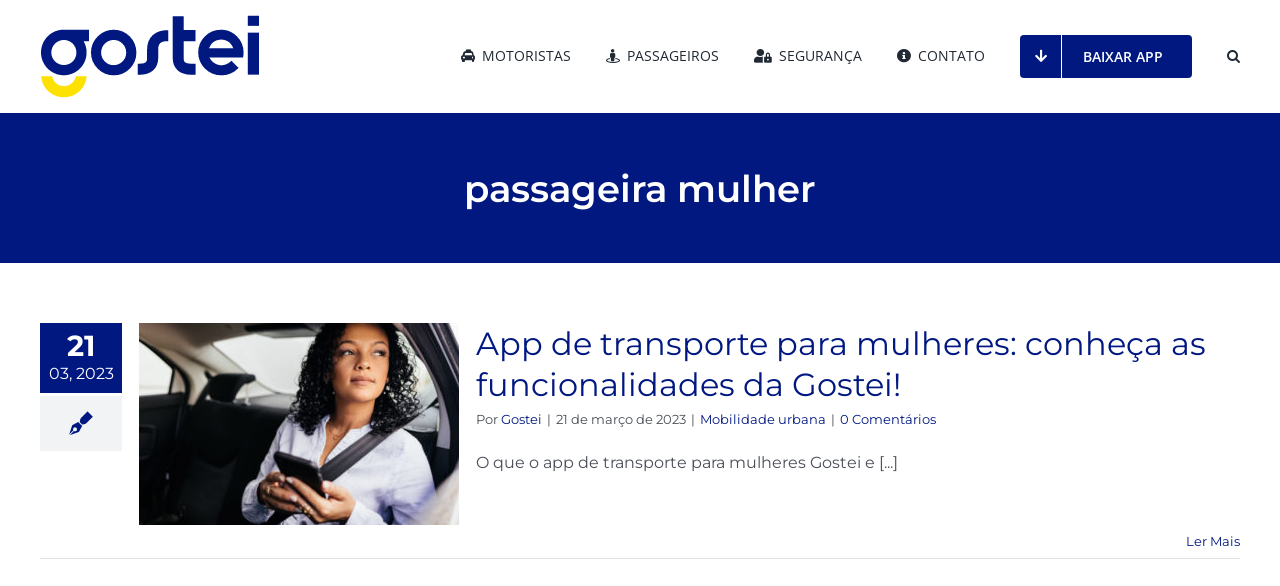

--- FILE ---
content_type: text/html; charset=UTF-8
request_url: https://www.gostei.com.br/wp-admin/admin-ajax.php
body_size: -367
content:
<input type="hidden" id="fusion-form-nonce-299" name="fusion-form-nonce-299" value="66df983783" />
···
> _WHAT IS EXPECTED_: The lines wanted are those from the one containing "body_size: -367" through the last line of the listing above. Repeat them exactly.

> _TASK ANSWER_:
body_size: -367
content:
<input type="hidden" id="fusion-form-nonce-299" name="fusion-form-nonce-299" value="66df983783" />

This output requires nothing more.